# Recommended system for hosting streaming audio



## Hengist (Nov 22, 2008)

I have been a happy FreeBSD user since FreeBSD 4.7, and I have successfully deployed FreeBSD to all of the systems in my workplace. The OS has been rock-solid and secure (a very welcome change from our old Windows systems!), and the entire studio has been very satisfied with it.

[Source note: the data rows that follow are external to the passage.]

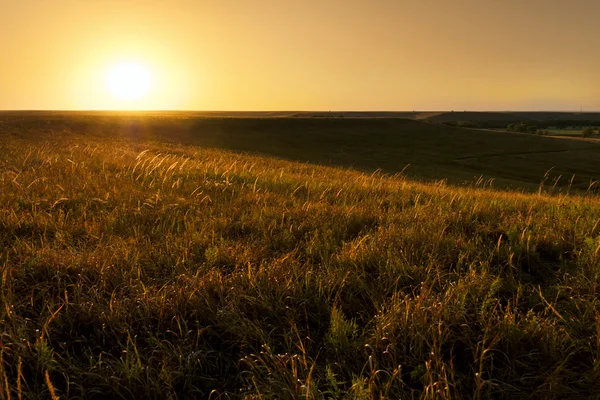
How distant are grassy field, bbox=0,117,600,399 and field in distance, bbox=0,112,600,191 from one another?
96.3ft

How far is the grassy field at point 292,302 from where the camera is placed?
6.23 feet

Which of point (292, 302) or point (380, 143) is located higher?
point (380, 143)

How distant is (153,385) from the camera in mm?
1843

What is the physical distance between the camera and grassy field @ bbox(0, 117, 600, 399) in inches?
74.7

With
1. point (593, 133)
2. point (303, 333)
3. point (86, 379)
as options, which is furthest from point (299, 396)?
point (593, 133)

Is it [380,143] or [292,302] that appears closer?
[292,302]

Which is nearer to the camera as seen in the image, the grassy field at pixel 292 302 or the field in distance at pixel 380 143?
the grassy field at pixel 292 302

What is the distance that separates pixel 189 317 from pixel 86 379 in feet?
2.11

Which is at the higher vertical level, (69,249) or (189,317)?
(69,249)

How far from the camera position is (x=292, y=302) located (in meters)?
2.50

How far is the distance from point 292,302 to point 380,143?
5361cm

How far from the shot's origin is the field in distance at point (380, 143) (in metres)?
37.1

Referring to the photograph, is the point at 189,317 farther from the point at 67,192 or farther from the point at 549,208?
the point at 549,208

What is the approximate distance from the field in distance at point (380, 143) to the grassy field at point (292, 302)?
1156 inches
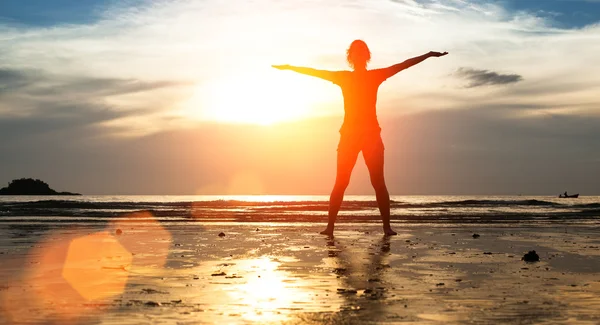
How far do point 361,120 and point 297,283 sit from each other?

I have now been presented with a bit of a challenge. I need to set up a single-pc streaming audio server that will:

Be as reliable as possible.
Encode and stream a live icecast mp3 32Kbi/s audio stream.
Provide a simple web interface for listeners to connect.
Serve up to 50 simultaneous listeners, with up to 120 during peaks.
Not break the bank.
Simple, right? The rub is that I have never done anything of this sort before . I've already perused the FreeBSD 7.0 HW requirements, but the list didn't make it clear which hardware would be the most reliable and most well-supported. For the purposes above, what sort of motherboard, processor, NIC, soundcard, and other such parts would be recommended? I would really appreciate any input on this. Thanks for your help!


----------



## Hengist (Nov 23, 2008)

After some reading, I'm thinking about building the system around a GIGABYTE GA-945GCM-S2C LGA 775 Intel 945GC Micro ATX Intel Motherboard http://www.gigabyte.com.tw/Products/Motherboard/Products_Spec.aspx?ClassValue=Motherboard&ProductID=2668&ProductName=GA-945GCM-S2C It's got onboard video, audio, and network, which I would use. I would connect all drives through SATA. The system would not run an X server, and would be administered through SSH. The hardware appears supported by FreeBSD, but is it well-supported? Can I expect this system to be stable for long periods (assuming no HW malfunctions)? Do you think this system stand up to the encoding/streaming workload? Thanks for your help!


----------